When studying extremely fast reactions in ultrathin materials, two measurements are better than one. A new research tool invented by researchers at Lawrence Livermore National Laboratory (LLNL), Johns Hopkins University and the National Institute of Standards and Technology (NIST) captures information about both temperature and crystal structure during extremely fast reactions in thin-film materials.*
The combined device will help scientists study new materials and processes used to make advanced technologies, including state-of-the-art semiconductors and flat-screen display devices, says David LaVan, a NIST materials scientist who co-led the study.
Modern electronics manufacturing often pushes the limits of current measurement technology. Making a flat-screen display requires bonding a large sheet of a pure, rare material to an underlying metal substrate with as few defects as possible. To do so, manufacturers typically sandwich a thin film between the two materials and heat it rapidly to high temperatures, causing it to react and bond the metals.
This method usually works, but industry researchers would like to optimize the process. And existing tools to describe what’s happening in the reactive thin film provide only incomplete information. One such technique, nanocalorimetry, can track very precisely large temperature changes—at rates up to ,1000 degrees Celsius per millisecond—that occur at a very small scale. Such a measurement can alert researchers to a material’s phase transitions, for example, when a metal melts. But nanocalorimetry tells researchers little about the actual chemical processes or microstructural changes they are measuring as a material heats up or cools down.

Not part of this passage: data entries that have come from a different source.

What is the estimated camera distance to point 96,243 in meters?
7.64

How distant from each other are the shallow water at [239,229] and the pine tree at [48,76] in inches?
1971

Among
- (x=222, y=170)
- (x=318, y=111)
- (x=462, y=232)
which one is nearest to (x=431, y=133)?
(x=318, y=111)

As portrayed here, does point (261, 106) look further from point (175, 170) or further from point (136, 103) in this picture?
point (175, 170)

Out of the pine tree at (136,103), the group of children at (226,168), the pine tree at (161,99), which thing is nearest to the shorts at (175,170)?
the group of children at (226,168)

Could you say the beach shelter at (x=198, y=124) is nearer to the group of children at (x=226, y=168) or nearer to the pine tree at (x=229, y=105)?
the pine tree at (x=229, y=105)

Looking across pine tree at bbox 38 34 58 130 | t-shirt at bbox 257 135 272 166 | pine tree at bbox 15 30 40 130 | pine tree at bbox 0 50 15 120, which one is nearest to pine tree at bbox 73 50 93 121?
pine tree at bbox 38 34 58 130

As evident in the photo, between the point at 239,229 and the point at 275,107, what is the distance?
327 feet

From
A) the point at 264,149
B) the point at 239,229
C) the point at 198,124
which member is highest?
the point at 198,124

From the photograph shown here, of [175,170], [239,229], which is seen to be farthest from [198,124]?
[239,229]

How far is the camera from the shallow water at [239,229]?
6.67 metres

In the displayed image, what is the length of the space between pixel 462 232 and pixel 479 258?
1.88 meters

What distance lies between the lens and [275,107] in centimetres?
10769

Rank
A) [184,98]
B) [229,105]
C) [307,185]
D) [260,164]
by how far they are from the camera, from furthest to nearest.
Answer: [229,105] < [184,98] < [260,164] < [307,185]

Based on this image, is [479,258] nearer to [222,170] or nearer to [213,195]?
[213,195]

To study these changes, LaVan’s LLNL collaborators Geoffrey Campbell, Thomas LaGrange and Bryan Reed developed a different device, the dynamic transmission electron microscope (DTEM). In traditional transmission electron microscopy, diffraction and transmission patterns made by electrons passing through a thin sample provide information about how the sample’s atoms are arranged. But TEM typically requires that the sample maintain one crystal structure for an extended period, as the microscope’s detector captures enough electrons to generate an image.

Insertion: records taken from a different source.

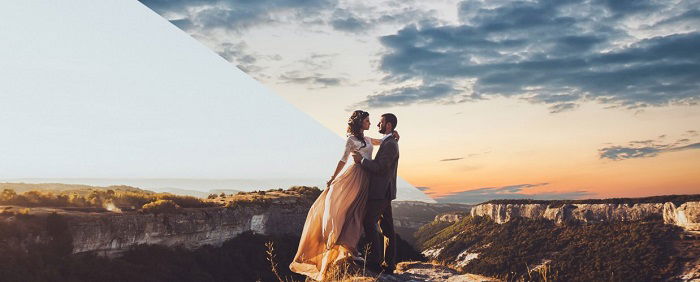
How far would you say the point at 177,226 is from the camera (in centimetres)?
4538

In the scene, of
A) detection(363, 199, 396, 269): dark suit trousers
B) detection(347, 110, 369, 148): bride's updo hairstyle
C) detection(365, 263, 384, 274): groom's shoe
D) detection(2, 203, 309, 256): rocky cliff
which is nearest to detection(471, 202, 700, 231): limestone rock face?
detection(2, 203, 309, 256): rocky cliff

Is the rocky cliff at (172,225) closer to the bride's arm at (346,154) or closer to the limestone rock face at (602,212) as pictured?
the bride's arm at (346,154)

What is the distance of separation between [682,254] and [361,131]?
132799 mm

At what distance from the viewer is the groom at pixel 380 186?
8.71 m

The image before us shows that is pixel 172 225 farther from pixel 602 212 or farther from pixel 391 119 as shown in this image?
pixel 602 212

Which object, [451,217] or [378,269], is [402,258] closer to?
[378,269]

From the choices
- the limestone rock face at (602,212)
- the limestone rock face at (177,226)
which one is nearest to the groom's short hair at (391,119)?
the limestone rock face at (177,226)

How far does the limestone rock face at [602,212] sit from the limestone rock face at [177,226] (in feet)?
368

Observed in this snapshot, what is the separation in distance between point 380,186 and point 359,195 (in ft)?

But first the researchers needed to shrink the circuitry for their nanocalorimeter to a tenth of its original size, so that it could fit inside the microscope. The researchers also needed to write new software to synchronize the microscope’s electron pulses with the nanocalorimeter’s rapid heating pulses. “To get [the devices] to work together was really a substantial effort from three different research groups,” LaVan says.
Finally, LaVan and team member Michael Grapes, a research associate at NIST, and graduate student in materials science Timothy Weihs’ group at Johns Hopkins, flew the redesigned nanocalorimeter to Livermore, synchronized it with the DTEM, and ran tests on thin films of materials such as aluminum, whose microstructural and thermal properties are well understood. The scientists found that, as expected, the nanocalorimeter recorded phase transitions at the same time the DTEM recorded structural changes, and both sets of measurements were consistent with their study materials’ known properties.
The research team is already moving on to study other, less well-understood materials. Recently, the scientists have used their combined nanocalorimeter-DTEM to measure what happens when aluminum and nickel combine to form thin-film alloys. The team’s study provides, for the first time, simultaneous structural and thermal data on this reaction at high heating rates, LaVan says.